Le plus haut tribunal du Canada devrait rendre une décision vendredi dans le cas d’un homme de la Colombie-Britannique accusé d’avoir ignoré la demande d’une femme de porter un préservatif pendant les rapports sexuels – une décision qui pourrait créer un précédent juridique important sur le consentement et les agressions sexuelles.
Les juges de la Cour suprême doivent définir “l’activité sexuelle” et décider si les rapports sexuels avec préservatif sont un type d’activité sexuelle distinct en droit des rapports sexuels sans préservatif.

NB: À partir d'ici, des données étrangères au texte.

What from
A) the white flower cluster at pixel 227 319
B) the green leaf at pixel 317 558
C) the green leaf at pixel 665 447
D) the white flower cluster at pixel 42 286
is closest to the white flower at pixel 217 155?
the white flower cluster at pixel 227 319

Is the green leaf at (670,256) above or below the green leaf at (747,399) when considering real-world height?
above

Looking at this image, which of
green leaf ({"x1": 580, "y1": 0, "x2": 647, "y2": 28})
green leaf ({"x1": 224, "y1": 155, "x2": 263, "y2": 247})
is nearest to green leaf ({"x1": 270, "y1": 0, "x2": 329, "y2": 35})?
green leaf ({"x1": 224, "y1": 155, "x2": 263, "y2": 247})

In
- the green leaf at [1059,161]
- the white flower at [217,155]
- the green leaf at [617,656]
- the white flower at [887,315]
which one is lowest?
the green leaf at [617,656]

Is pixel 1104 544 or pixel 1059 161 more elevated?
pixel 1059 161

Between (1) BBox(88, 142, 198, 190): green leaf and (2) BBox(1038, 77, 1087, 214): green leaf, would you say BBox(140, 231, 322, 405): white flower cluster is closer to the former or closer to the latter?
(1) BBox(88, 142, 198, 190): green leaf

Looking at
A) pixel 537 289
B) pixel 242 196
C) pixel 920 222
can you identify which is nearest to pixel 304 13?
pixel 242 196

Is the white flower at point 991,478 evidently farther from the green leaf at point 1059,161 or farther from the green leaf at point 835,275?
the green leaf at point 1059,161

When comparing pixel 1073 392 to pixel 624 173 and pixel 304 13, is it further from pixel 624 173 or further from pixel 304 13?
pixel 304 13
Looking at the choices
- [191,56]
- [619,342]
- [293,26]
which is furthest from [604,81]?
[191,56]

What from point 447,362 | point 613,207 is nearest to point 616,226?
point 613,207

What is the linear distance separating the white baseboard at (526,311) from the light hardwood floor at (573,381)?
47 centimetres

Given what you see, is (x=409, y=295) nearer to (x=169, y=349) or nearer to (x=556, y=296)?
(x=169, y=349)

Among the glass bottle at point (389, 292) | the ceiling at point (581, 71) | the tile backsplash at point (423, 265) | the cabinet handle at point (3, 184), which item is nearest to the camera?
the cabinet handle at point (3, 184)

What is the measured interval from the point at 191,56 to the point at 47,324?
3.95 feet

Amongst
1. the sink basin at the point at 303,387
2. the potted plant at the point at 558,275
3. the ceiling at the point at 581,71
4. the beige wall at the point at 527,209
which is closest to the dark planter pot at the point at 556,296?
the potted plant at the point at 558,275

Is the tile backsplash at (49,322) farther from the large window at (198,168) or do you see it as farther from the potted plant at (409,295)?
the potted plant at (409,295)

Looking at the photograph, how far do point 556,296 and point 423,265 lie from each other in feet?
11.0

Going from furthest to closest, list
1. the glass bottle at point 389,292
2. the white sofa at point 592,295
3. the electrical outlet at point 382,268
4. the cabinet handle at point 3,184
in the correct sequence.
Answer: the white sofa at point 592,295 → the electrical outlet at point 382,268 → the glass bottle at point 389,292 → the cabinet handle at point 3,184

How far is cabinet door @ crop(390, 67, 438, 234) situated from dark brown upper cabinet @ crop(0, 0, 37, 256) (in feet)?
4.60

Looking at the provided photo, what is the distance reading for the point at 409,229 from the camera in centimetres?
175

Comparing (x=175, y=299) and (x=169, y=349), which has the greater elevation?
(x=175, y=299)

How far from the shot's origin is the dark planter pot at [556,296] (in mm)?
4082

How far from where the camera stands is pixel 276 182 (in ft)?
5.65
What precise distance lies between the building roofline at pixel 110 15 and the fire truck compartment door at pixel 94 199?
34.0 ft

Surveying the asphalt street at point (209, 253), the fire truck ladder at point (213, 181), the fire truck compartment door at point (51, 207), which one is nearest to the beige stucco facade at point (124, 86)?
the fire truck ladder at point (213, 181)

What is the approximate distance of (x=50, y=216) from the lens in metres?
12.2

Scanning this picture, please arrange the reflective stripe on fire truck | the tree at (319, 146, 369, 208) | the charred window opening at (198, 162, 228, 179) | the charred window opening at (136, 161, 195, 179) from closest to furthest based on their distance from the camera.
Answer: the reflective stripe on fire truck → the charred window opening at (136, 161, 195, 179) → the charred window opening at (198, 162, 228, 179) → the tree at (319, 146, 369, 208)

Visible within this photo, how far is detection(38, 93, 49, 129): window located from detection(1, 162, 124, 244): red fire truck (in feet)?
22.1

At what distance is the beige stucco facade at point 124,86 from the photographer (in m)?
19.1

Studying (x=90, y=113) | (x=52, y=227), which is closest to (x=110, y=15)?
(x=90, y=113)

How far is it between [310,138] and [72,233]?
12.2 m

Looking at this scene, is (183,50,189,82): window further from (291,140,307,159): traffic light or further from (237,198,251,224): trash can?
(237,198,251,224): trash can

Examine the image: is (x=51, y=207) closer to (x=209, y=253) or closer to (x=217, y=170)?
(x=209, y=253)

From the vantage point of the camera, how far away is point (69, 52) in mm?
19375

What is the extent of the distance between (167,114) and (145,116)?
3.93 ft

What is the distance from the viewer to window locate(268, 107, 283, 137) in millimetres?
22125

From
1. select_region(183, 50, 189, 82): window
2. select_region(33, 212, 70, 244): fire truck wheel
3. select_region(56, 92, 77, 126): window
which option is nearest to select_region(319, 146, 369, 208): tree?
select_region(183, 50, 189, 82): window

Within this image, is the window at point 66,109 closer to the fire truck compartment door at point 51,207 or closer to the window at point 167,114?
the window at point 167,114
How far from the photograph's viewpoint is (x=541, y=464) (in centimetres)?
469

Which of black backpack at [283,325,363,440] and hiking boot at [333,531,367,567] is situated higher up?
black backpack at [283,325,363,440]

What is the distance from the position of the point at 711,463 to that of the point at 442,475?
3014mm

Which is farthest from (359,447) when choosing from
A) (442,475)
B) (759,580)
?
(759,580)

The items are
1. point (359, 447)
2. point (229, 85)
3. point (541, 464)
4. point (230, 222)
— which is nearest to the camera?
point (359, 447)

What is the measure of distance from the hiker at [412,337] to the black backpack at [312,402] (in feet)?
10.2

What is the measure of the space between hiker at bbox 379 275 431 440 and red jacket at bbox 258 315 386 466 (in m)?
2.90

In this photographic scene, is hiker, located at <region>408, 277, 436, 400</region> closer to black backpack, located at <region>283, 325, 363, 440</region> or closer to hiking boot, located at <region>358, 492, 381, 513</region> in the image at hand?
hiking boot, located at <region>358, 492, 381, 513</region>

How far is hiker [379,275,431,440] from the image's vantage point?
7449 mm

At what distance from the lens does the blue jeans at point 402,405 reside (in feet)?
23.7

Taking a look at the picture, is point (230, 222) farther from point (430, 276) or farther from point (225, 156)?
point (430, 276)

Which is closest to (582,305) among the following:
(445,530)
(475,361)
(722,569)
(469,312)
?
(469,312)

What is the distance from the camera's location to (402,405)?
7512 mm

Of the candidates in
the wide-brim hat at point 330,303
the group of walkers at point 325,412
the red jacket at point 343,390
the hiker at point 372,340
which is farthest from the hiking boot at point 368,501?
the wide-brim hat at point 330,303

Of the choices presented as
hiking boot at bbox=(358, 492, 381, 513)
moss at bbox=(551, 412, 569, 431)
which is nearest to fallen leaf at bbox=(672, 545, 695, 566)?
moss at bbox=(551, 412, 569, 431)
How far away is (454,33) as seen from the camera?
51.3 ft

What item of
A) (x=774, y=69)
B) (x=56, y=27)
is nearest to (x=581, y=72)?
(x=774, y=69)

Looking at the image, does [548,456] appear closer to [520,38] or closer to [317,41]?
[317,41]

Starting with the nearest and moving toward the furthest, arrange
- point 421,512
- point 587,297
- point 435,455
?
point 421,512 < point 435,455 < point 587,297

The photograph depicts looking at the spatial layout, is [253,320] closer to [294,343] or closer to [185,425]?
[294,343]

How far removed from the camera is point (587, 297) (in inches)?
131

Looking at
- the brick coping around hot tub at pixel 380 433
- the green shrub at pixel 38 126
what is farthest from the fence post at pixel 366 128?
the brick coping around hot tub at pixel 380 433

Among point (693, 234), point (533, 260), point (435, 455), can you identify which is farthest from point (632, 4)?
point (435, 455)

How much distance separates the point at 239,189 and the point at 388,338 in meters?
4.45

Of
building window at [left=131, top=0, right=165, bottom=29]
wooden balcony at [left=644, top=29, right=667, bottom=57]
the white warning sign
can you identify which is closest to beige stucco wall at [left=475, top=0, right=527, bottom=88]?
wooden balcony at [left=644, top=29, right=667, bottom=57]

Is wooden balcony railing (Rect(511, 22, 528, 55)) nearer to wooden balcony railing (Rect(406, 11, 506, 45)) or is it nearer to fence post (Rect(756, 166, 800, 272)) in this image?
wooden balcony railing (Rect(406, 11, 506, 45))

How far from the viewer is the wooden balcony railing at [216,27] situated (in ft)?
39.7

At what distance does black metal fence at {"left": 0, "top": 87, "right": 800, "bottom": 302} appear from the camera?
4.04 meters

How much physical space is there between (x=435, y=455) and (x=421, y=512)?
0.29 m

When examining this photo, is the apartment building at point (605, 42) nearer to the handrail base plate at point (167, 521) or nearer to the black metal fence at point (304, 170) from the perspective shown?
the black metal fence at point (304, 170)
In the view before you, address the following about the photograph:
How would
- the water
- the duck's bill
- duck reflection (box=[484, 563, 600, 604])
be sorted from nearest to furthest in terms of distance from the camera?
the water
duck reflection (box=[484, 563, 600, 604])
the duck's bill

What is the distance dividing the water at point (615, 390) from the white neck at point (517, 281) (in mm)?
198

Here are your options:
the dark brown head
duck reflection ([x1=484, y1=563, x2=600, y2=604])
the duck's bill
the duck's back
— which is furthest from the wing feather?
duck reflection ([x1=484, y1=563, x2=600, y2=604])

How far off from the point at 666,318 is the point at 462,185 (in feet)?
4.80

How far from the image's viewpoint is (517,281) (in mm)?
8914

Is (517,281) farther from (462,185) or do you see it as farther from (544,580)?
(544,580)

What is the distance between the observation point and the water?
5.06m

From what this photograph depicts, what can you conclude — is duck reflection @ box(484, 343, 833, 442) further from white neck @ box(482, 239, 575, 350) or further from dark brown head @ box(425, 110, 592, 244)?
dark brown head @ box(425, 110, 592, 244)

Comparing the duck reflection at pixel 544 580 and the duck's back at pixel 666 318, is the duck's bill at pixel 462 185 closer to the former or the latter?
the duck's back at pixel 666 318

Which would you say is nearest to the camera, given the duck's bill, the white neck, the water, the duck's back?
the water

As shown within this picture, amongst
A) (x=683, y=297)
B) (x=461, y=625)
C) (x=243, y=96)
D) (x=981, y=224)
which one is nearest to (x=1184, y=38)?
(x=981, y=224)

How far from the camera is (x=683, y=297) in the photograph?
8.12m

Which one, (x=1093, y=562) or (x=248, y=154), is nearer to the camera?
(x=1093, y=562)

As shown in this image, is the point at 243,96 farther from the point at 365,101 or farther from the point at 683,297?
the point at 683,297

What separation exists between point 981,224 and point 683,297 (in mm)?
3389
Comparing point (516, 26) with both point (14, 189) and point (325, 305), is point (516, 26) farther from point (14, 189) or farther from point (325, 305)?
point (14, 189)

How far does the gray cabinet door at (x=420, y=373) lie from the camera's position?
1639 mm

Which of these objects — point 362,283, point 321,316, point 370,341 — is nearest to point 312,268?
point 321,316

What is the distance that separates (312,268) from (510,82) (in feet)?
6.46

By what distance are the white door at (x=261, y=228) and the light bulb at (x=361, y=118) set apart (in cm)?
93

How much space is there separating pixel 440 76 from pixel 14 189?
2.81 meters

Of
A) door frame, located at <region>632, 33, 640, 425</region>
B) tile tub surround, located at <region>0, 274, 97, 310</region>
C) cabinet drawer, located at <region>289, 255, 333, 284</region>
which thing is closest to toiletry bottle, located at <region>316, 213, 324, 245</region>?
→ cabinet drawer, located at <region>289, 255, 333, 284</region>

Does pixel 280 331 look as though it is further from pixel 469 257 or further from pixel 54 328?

Ross McKenzie Kirkpatrick a rencontré le plaignant en ligne en 2017 (le nom du plaignant est protégé par une interdiction de publication). Les deux ont eu des relations sexuelles deux fois en une nuit. La plaignante a déclaré avoir insisté au préalable pour que Kirkpatrick porte un préservatif.
Kirkpatrick a porté un préservatif la première fois qu’ils ont eu des relations sexuelles, mais pas la deuxième fois. La plaignante a témoigné qu’elle pensait que Kirkpatrick s’était procuré un autre condom lorsqu’il s’est brièvement tourné vers la table de chevet.
La plaignante a témoigné qu’elle n’avait pas consenti à des rapports sexuels sans condom.
La police a accusé Kirkpatrick d’agression sexuelle, mais un juge de la Colombie-Britannique l’a acquitté. Le juge a déclaré qu’il n’y avait aucune preuve que le plaignant n’avait pas consenti et aucune preuve que Kirkpatrick avait agi frauduleusement.
En 2020, la Cour d’appel de la Colombie-Britannique a ordonné à l’unanimité un nouveau procès — mais les juges ont donné des motifs différents pour leurs décisions.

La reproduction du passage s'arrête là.